Who Ya’ Gonna’ Call?—-Not Me!

Ok. I am a tarot card reader. Ok. I’m a paranormal/supernatural author. Ok. I like most things woo-woo. BUT. I do have limits and ghost hunting/busting is one of them.

I was channel surfing the other night and came across The Travel Channel. This channel features a lot of paranormal shows and ghost hunting programs. One program scares the willies out of me, even though I am addicted to it.

This show features four guys that go around the country looking for ghosts. They investigate haunted houses, museums, old hospitals, sanatoriums, old prisons,(for some reason they really like old prisons.), basically any place that is reported haunted. However, these men aren’t searching for Casper the Friendly Ghost. Noooooo. They hunt for demons. Yep. That’s right. Good ol’ slobbering, ugly, evil demons from hell.

If you go looking for something, you usually find it.

Here I was all tucked in on the couch. Lights off. Cat curled by my side. A bowl of popcorn in my lap. All comfy-cozy and ready to watch these guys. Comfy-cozy didn’t last long.

Right out of the gate, they encounter a demon. True to demon behavior the first thing it says in voice that makes every hair on my body stand up straight, is “GET OUT.” Well, of course that is just a teaser to these guys. I’d of made a new door getting the hell out there but they not only say no, they provoke the demon!

“No, we aren’t going to leave. You want a piece of me? Ok. Here I am, come get me!”

The next thing I knew, the demon’s face appeared in the mirror and attacked the ghost hunters. I about peed my pants. Popcorn went flying. Cat went flying. Turned on every light in the place.
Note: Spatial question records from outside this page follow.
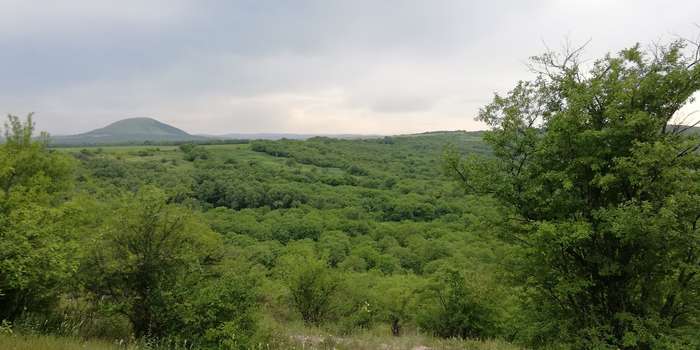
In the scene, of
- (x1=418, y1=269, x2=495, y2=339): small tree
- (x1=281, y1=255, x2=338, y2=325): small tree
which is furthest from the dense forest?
(x1=281, y1=255, x2=338, y2=325): small tree

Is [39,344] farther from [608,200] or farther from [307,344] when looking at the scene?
[608,200]

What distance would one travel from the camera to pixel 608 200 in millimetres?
8812

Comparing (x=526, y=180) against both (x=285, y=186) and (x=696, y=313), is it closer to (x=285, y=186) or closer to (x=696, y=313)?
(x=696, y=313)

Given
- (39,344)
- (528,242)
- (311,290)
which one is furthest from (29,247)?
(311,290)

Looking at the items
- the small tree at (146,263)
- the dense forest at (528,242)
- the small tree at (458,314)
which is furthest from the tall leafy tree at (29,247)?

They poked the bear (or demon in this case) and when they got attacked, they went berserk, freaked out, and had a major melt-down. Well, what do you expect? You asked for it. These guys are bat-crap crazy! It’s a classic case of, “be careful what you wish for.”

The moral of this story is, if one night you and your buddies are kicking back, downing a few cold ones, and somebody says, “Let’s go ghost-hunting.” DON’T! Believe me, the last thing you want is a demon following you home for dinner.

Leave the ghost-hunting/busting to the professionals. At least they get paid for their stupidity.